If you know Versailles, you know that it combines all that civilization has to offer of beauty, magnificence, and mournfulness. A day’s visit from Paris will give you an inkling of this, but only an inkling. To get it all, you must live there, to be interpenetrated by its glory of decay. It is always the autumn of the spirit at Versailles, even in summer, even in spring; but in the autumn of the year, the autumnal emotion of the soul is poignant beyond expression. Sad gardens stretch into sad parks; sad parks into storied and haunting forests. Long avenues lead to forgotten châteaux mellowing into ruin. Ghostly white statues astonish you far in the depths of woods where the wild things are now the most frequent visitors. A Temple of Love—pillared, Corinthian, lovely—lost in a glade to which lovers have probably not come in a hundred years—will remind you that there were once happy people where now the friendliest sound is that of the wood-chopper’s axe or the horn of some faraway hunt. All the old tales of passion, ambition, feud, hatred, violence, lust, and intrigue are softened here to an aching sense of pity. At night, you will hear the castle clock, which is said never once to have failed to strike the hour since Louis the Fourteenth put it in its place, tolling away your life as it has tolled away epochs.
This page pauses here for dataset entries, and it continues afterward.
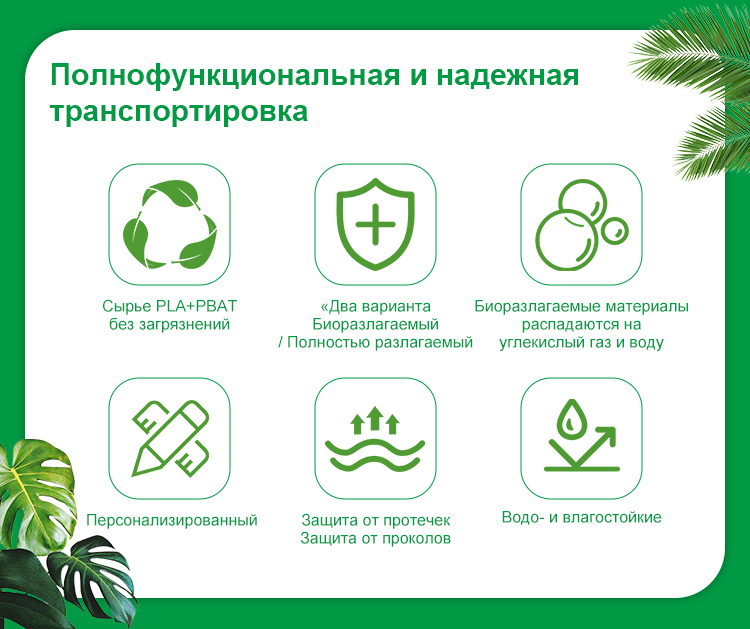 Полнофункциональная и надежная транспортировка

Сырье PLA+PBAT без загрязнений

«Два варианта Биоразлагаемый / Полностью разлагаемый

Биоразлагаемые материалы распадаются на углекислый газ и воду

Персонализированный

Защита от протечек
Защита от проколов

Водо- и влагостойкие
Amid these surroundings, a man ill, lonely, and threatened with blindness, can easily feel what I may call the spiritual challenge of the ages. He must either be strong and rule, or he must be weak and go down. He must get the dominion over circumstance, or circumstance must get the dominion over him. To be merely knocked about by fate and submit to it, even in the case of seemingly inevitable physical infirmity, began to strike me as unworthy of a man.
It is one thing, however, to feel the impulse to get up and do something, and another to see what you can get up and do. For a time, the spectre of fear had me in its power. The physical facts couldn’t be denied, and beyond the physical facts, I could discern nothing. It was conceivable that one might react against a mental condition; but to react against a mysterious malady coupled with possibly approaching blindness was hardly to be thought of. When one added one’s incapacity to work and earn a living, with all that implies, it seemed as if it would take the faith that moves mountains to throw off the weight oppressing me. It is true that to move mountains, you only need faith as a grain of mustard seed, but as far as one can judge not many of us have that much.
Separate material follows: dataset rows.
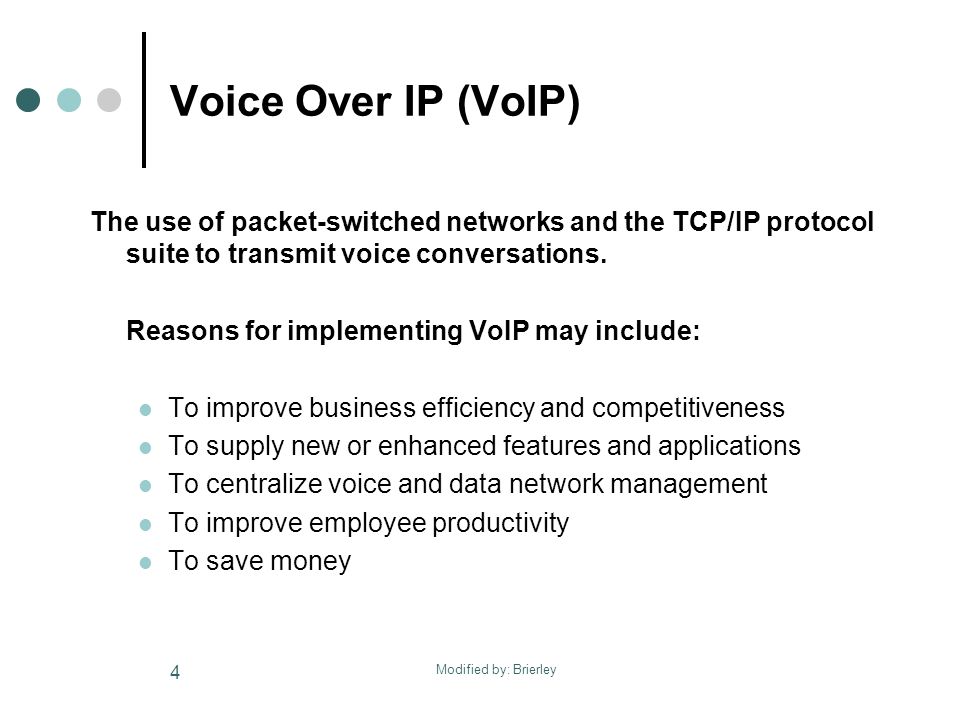 Voice Over IP (VoIP)

The use of packet-switched networks and the TCP/IP protocol suite to transmit voice conversations.

Reasons for implementing VoIP may include:

- To improve business efficiency and competitiveness
- To supply new or enhanced features and applications
- To centralize voice and data network management
- To improve employee productivity
- To save money

4

Modified by: Brierley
It was then that my mind went back all of a sudden to the kernel planted so many years before, in my island home, in the Gulf of St. Lawrence. If I become prolix over this, it is only that I want to show, how often it happens to parents, teachers, and others who deal with children, to throw out a thought that after lying dormant for years will become a factor in the life. Had it not been for the few words spoken then I should not, as far as I can see, now have such mastery over self as I have since attained—not very much—but I should not be writing these lines.